== DOEL OEFENING ==
Werk alle records hieronder bij door overal "shelf" te vervangen door "bookcase". Laat de rest van de tekst ongewijzigd.

##### AANGELEVERDE GEGEVENS #####

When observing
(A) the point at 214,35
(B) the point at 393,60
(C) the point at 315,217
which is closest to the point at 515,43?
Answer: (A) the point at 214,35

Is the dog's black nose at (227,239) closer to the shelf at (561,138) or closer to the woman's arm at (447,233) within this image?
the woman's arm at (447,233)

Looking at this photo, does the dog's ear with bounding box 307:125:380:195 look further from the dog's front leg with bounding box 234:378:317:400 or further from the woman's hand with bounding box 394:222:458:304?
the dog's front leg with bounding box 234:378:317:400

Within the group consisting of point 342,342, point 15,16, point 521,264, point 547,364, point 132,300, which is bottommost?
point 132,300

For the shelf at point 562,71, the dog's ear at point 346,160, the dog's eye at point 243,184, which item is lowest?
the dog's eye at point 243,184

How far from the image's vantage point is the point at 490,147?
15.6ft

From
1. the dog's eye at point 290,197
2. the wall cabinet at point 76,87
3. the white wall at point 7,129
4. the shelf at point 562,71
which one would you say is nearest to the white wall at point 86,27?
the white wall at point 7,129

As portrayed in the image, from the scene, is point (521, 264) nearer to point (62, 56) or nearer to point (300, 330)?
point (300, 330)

#####

== ANTWOORD ==
When observing
(A) the point at 214,35
(B) the point at 393,60
(C) the point at 315,217
which is closest to the point at 515,43?
Answer: (A) the point at 214,35

Is the dog's black nose at (227,239) closer to the bookcase at (561,138) or closer to the woman's arm at (447,233) within this image?
the woman's arm at (447,233)

Looking at this photo, does the dog's ear with bounding box 307:125:380:195 look further from the dog's front leg with bounding box 234:378:317:400 or further from the woman's hand with bounding box 394:222:458:304?
the dog's front leg with bounding box 234:378:317:400

Within the group consisting of point 342,342, point 15,16, point 521,264, point 547,364, point 132,300, which is bottommost?
point 132,300

For the bookcase at point 562,71, the dog's ear at point 346,160, the dog's eye at point 243,184, which item is lowest?
the dog's eye at point 243,184

How far from the image's vantage point is the point at 490,147?
15.6ft

From
1. the dog's eye at point 290,197
2. the wall cabinet at point 76,87
3. the white wall at point 7,129
4. the bookcase at point 562,71
which one would you say is nearest to the white wall at point 86,27?
the white wall at point 7,129

As portrayed in the image, from the scene, is point (521, 264) nearer to point (62, 56) or nearer to point (300, 330)?
point (300, 330)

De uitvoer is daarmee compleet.